▸ TASK
Transcribe, with complete accuracy, all of the entries below except for the pictures.

▸ Stored data entries
⟨
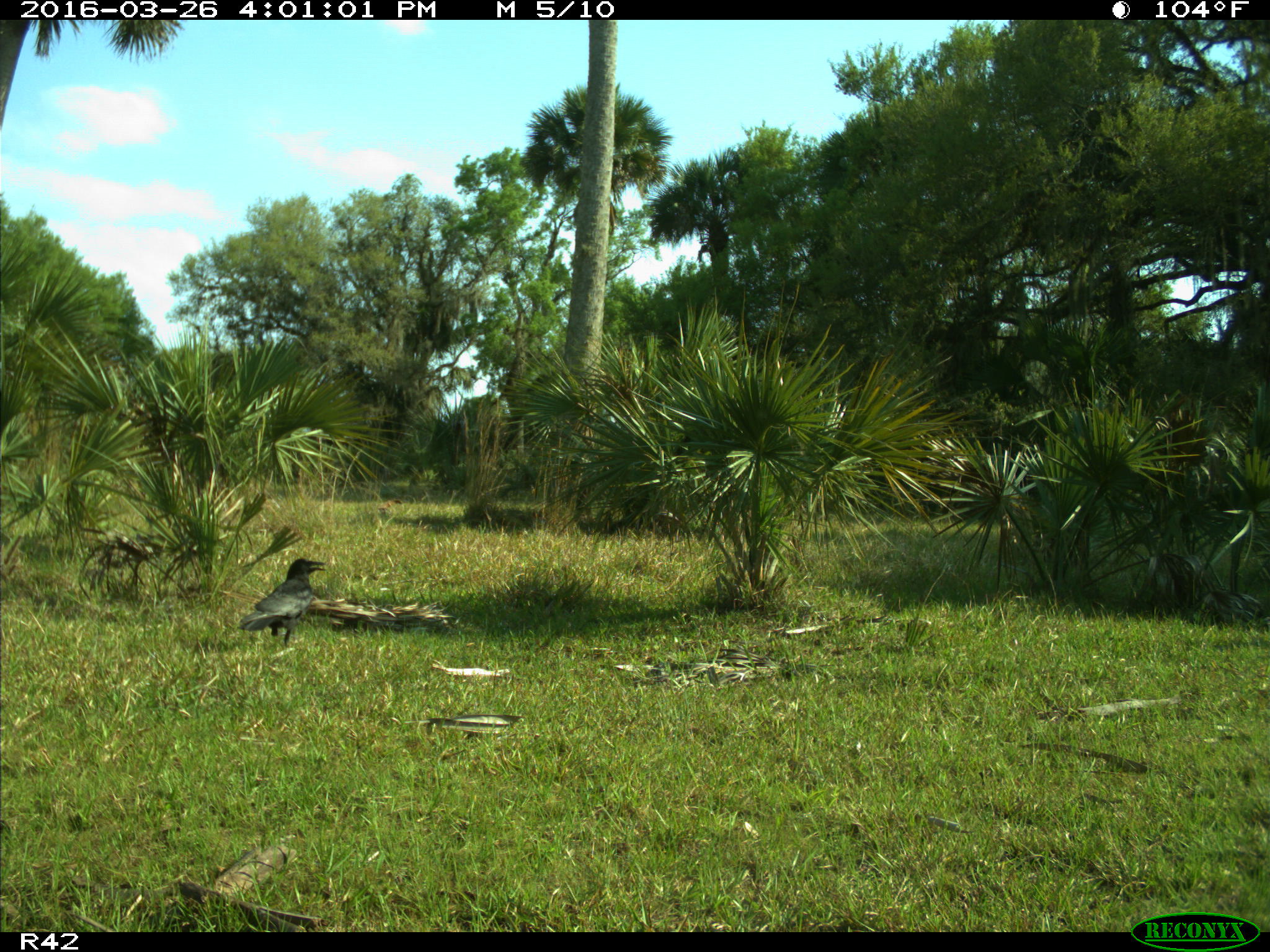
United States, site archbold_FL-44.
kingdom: Animalia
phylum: Chordata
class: Aves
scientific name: Aves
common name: birds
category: unidentified bird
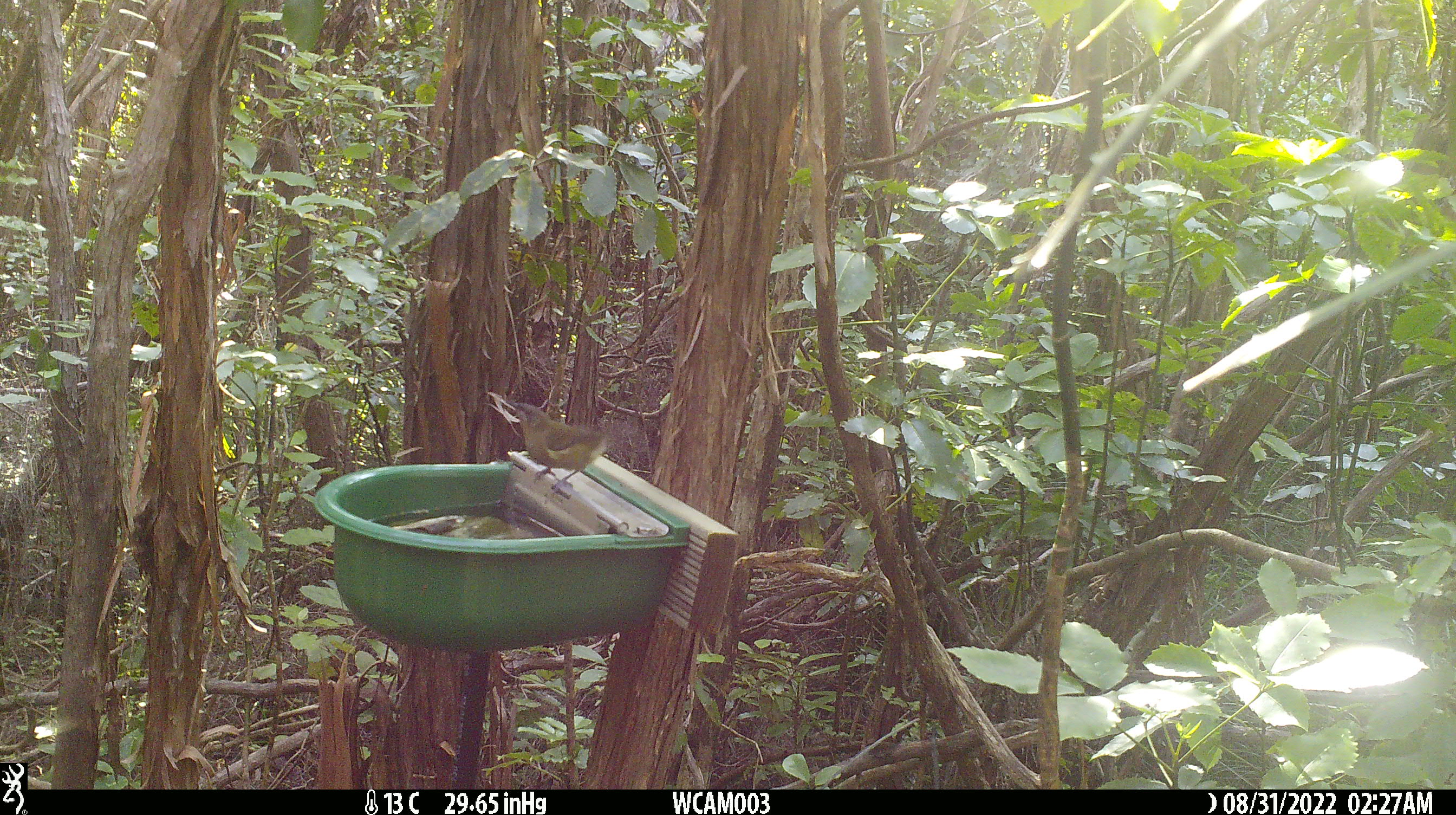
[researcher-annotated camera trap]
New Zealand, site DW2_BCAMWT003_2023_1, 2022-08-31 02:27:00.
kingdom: Animalia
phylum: Chordata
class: Aves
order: Passeriformes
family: Meliphagidae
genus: Anthornis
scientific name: Anthornis melanura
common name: new zealand bellbird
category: bellbird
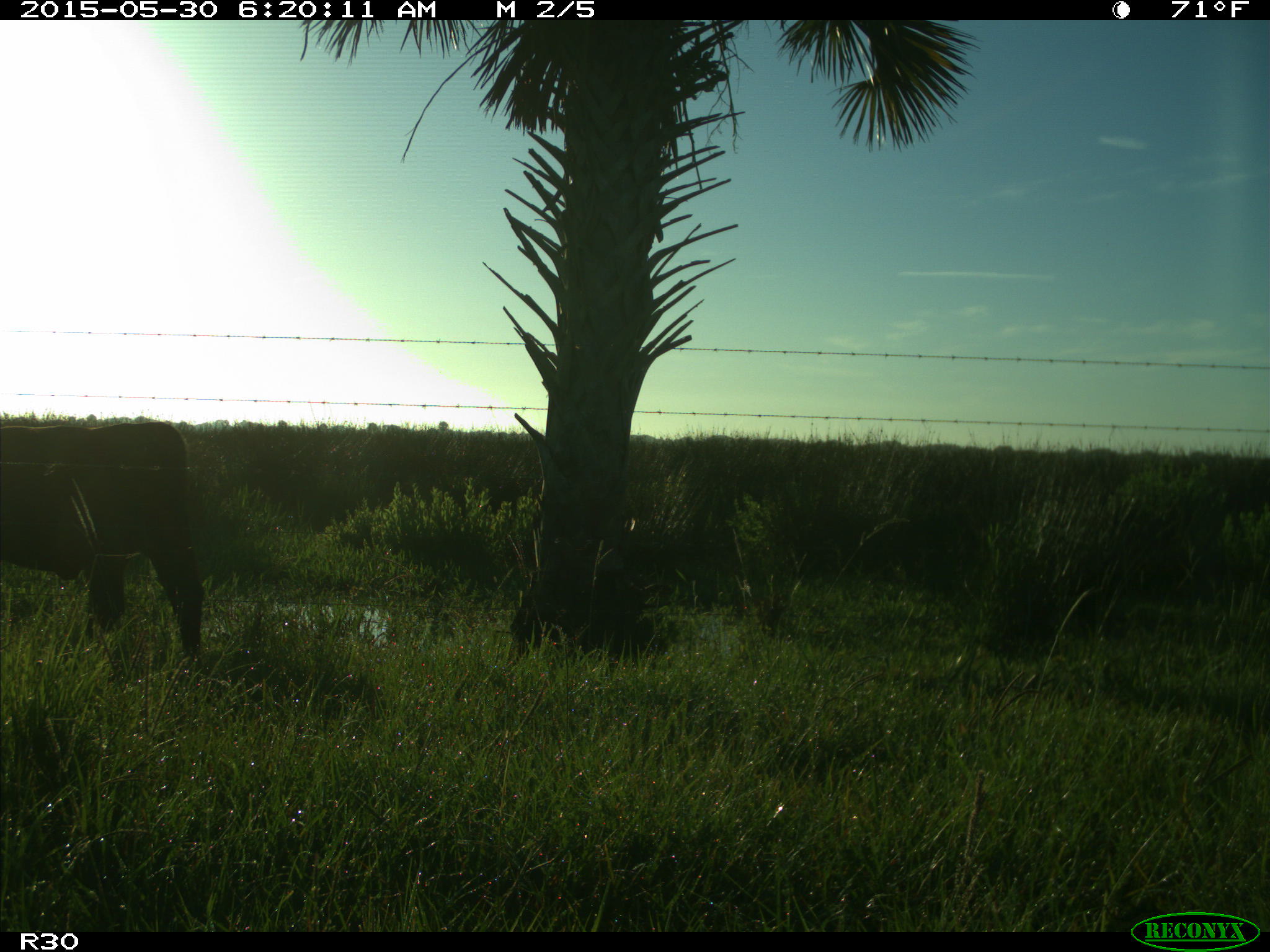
⟩
▸ ANSWER SPACE
United States, site archbold_FL-44.
kingdom: Animalia
phylum: Chordata
class: Aves
scientific name: Aves
common name: birds
category: unidentified bird
[researcher-annotated camera trap]
New Zealand, site DW2_BCAMWT003_2023_1, 2022-08-31 02:27:00.
kingdom: Animalia
phylum: Chordata
class: Aves
order: Passeriformes
family: Meliphagidae
genus: Anthornis
scientific name: Anthornis melanura
common name: new zealand bellbird
category: bellbird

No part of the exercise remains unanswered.